Commodity and Energy Markets Association e.V.
§1 Name, Domicile and Fiscal Year
1. The Association shall be operated under the name “Commodity and Energy Markets Association e.V.”
2. It shall be entered in the register of association and shall bear the supplement “e.V.”.
3. The domicile of the Association shall be Hannover.
4. The Association year shall be the calendar year.
§2 Purpose and Non-profit Status
1. The purpose of the Association is to promote the research in the fields of financial economy, mathematics and economics as well as the exchange between science and practice and to establish and cultivate regional and international contacts with respect to the research area Commodity and Energy Markets.
This purpose is being accomplished in particular by organizing scientific conferences, events and projects, by issuing publications and the like as well as by public relations work.
2. The Association shall exclusively and directly pursue objectives of public benefit within the meaning of the section on “tax-privileged purposes” of the tax code.

---

TASK BRIEF — According to the association statutes, in which city is the Association domiciled? Rely solely on the association statutes when answering.

Image and question records:
---

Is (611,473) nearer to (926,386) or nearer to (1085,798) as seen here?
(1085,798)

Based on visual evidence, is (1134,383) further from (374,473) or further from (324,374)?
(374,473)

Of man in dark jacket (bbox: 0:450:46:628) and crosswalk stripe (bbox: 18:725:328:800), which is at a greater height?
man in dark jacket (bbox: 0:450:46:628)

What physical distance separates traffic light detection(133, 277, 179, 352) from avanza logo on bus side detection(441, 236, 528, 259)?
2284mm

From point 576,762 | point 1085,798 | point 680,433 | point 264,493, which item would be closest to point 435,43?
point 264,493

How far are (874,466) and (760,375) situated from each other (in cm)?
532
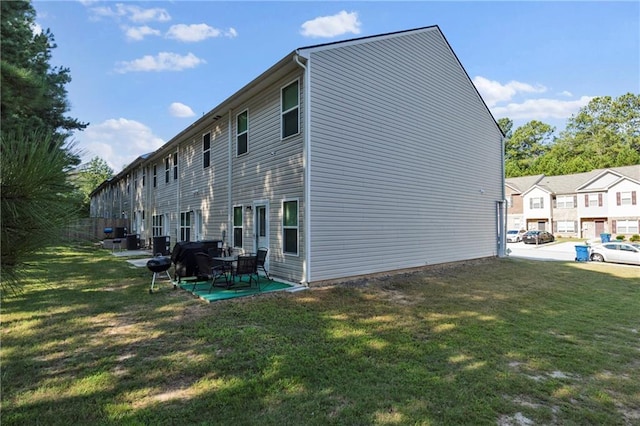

---

COMPLETED TASK — Hannover.